▸ Selected excerpt
Marsha Hunt tells how daughter Karis triggered her mission to

encourage black British-born writers -- a crusade that reaches a finale

at the Edinburgh Book Festival this weekend

PEOPLE who read the tabloids may think that the only thing I did in my

life was have an affair with Mick Jagger. Actually I write books, act,

and used to sing, which is how we met. That we have a daughter continues

to intrigue the press. Her name is Karis. She's 24, smart, knows

everything about me and a lot about theatre, which is why the film-maker

Lindsay Anderson said Karis would be the best person to direct me in a

one-woman dramatisation of my novel Joy at last year's Edinburgh

Festival.

Though Karis was born and raised in London she moved to San Francisco

after graduating from Yale, but we decided that our house in northern

France where I write would be the ideal place to rehearse Joy. Of course

we were putting our very good relationship at risk when we agreed to do

this project together, because we're both headstrong and for a daughter

to direct her mother could cause greater stress than normally exists

between an actress and director. But one of the things which balances

our relationship is that she's English and I'm American. I can depend

upon her to underplay her emotions and resist shouting at all costs.

She attended the same boarding school that Princess Margaret chose for

her children, and despite my ghetto beginnings in Philadelphia and

Jagger's upper-working-class upbringing in Dartford, our daughter has

the markings of an English public school. She harbours her emotions and

appears calm and understated when I have smoke coming out of my ears.

▸ Raw data
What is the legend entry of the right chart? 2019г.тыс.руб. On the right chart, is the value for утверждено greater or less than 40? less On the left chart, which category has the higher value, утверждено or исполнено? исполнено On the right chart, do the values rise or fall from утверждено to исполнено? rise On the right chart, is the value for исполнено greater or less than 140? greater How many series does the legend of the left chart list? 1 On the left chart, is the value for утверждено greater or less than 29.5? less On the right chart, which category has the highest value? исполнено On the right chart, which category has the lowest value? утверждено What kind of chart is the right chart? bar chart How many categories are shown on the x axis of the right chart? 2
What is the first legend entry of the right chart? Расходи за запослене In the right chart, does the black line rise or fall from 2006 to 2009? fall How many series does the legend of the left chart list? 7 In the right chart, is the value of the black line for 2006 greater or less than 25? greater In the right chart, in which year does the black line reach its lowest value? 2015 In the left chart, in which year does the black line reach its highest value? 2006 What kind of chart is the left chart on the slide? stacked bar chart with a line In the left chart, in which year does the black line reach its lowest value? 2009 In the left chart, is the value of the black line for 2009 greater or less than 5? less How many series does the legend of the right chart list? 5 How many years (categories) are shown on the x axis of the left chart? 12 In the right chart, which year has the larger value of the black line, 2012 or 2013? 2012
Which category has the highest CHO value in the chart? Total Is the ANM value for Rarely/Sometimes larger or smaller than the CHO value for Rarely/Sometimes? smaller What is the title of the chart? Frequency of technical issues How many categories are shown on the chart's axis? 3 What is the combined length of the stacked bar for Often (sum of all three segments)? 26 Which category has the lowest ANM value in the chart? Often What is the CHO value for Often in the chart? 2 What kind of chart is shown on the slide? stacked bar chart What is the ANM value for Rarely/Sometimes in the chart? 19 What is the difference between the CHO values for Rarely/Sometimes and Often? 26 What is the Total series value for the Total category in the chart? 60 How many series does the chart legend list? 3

▸ Things to do
A - In the Marsha Hunt article, where did Karis move after graduating from Yale?
B - Please reproduce the Marsha Hunt article between "to direct her" and "at all costs.", inclusive.
C - Write the next part of the Marsha Hunt article, picking up after its final sentence.

▸ Expected outputs
A - San Francisco.

B -
to direct her mother could cause greater stress than normally exists

between an actress and director. But one of the things which balances

our relationship is that she's English and I'm American. I can depend

upon her to underplay her emotions and resist shouting at all costs.

C -
That's why I knew she could direct me.

When she arrived in France to begin our work together, I picked her up

at Charles De Gaulle airport, claiming that I was on the verge of a

nervous breakdown. She knows I exaggerate so maybe she thought it wasn't

quite so dramatic. But I was definitely suffering from a combination of

writer's cramp, cabin fever, and combat fatigue after months of work on

my fourth book, Repossessing Ernestine, which had me at my typewriter 15

hours a day, seven days a week. I was still nowhere near completion and

had to admit that I'd only just begun the adaptation of Joy for our

production.

She was sitting in the passenger seat with her Macintosh laptop by her

feet and took the news calmly. I knew that she had expected me to

already know my lines, so hearing that the adaptation wasn't complete

must have come as a shock. She was making her directorial debut at the

Festival and I was more anxious than she that things would go well.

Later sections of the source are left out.